On the other hand, a sustained vertical component of wind velocity added vectorially to the gliders sink rate will give a sustained modification of its flight path.
If the vertical air current is sustained then the glider will achieve an identical rate of climb (minus its sink rate). A vertical current of 1m/s will give a net rate of climb of 1-0.68=0.32m/s which, if sustained for 67.8 s would then gain the bird 21.7m of height.
Alternatively if the bird wants to maintain height in such a 1m/s up-draught, it can dive to increase its airspeed such that its sink rate is 1m/s down at 1G according to the polar diagram, which will then equal the vertical wind current.
Ocean Wave soaring
If the vertical current is caused by a passing ocean wave then this would be a valid method of soaring similar to hill soaring practiced by birds and glider pilots over land. Such an effect can be seen when pelicans soar at constant height, along a swell approaching a shore with perhaps an off-shore breeze.

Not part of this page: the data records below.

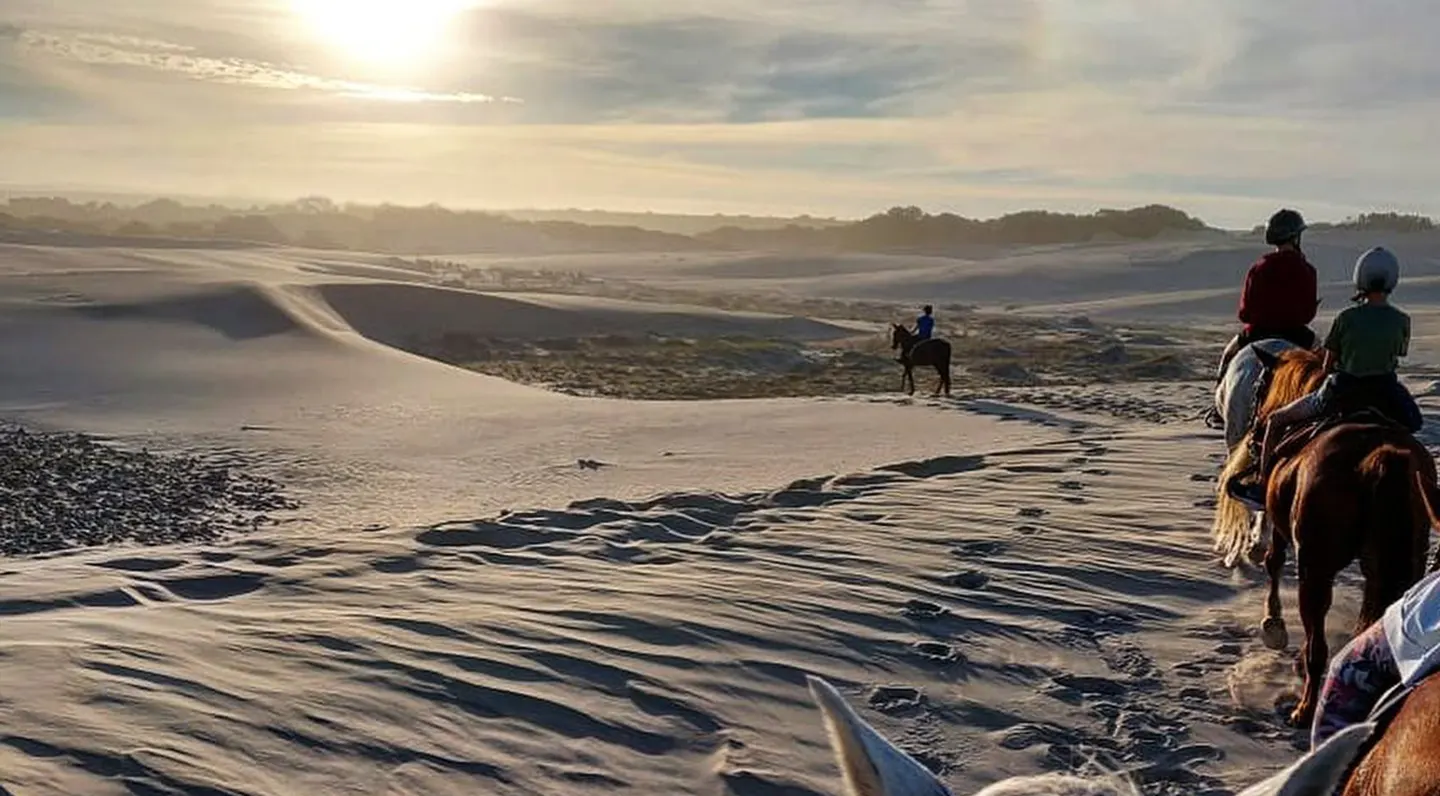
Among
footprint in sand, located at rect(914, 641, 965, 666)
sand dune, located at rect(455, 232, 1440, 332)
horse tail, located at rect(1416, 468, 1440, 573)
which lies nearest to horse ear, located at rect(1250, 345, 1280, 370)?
horse tail, located at rect(1416, 468, 1440, 573)

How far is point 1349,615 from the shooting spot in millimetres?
7184

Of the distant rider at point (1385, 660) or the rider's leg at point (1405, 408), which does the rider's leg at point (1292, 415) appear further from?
the distant rider at point (1385, 660)

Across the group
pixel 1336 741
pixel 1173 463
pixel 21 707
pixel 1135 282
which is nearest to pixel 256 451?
pixel 1173 463

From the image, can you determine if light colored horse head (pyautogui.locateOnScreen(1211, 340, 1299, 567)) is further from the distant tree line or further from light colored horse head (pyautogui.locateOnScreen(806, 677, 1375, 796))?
the distant tree line

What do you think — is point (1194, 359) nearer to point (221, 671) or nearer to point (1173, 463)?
point (1173, 463)

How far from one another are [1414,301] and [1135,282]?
1502 centimetres

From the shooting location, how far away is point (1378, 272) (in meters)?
6.13

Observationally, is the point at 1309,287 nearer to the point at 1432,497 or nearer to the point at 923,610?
the point at 923,610

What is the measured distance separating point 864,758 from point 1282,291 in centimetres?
786

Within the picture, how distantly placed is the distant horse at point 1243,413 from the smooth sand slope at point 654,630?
253 mm

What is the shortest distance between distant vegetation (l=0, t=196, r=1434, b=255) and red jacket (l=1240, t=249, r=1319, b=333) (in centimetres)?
6022

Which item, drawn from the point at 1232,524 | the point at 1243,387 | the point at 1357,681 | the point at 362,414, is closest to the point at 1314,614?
the point at 1232,524

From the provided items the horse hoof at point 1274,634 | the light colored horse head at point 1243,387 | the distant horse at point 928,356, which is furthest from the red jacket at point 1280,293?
the distant horse at point 928,356

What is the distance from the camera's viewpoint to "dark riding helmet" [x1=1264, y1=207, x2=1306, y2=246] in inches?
336
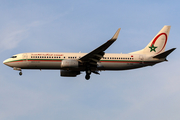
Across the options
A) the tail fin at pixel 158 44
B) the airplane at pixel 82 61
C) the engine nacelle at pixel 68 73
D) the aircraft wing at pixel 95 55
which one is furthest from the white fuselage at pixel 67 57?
the engine nacelle at pixel 68 73

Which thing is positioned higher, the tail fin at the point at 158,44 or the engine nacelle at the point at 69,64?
the tail fin at the point at 158,44

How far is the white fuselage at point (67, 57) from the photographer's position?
44750 mm

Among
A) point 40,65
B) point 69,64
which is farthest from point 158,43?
point 40,65

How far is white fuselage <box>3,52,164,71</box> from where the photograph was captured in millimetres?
44750

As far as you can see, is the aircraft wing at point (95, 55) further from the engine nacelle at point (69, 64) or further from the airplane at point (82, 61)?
the engine nacelle at point (69, 64)

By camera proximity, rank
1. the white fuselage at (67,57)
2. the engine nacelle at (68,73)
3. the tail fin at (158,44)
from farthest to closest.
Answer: the tail fin at (158,44)
the engine nacelle at (68,73)
the white fuselage at (67,57)

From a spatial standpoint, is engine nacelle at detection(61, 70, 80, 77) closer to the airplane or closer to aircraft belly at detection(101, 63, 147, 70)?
the airplane

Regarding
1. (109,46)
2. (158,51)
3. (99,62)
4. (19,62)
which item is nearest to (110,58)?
(99,62)

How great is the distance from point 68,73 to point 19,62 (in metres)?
7.53

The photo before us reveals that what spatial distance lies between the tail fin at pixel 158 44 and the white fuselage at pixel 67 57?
7.32 feet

The Rayleigh/Lissaman cycle of dynamic soaring is incorrect because
1: It is impractical
2: It does not account for drag when passing through the shear boundary
3: It does not account for the depth of the shear boundary
4: It is not a good model of bird flight or of the atmosphere
5 It assumes that between moving air masses there are improbably thin shear layers and therefore improbably steep wind gradients, with no turbulence and no exchange of potential energy.
6: It is not energy neutral.
7: In turning downwind, an aircraft is not propelled by the wind, it is using a component of the lift force as a propulsive force to gain ground-speed to keep up with the wind. When this is not adequate there is an increased rate of descent.
8: Gust soaring is a mis-application of the glide polar curve.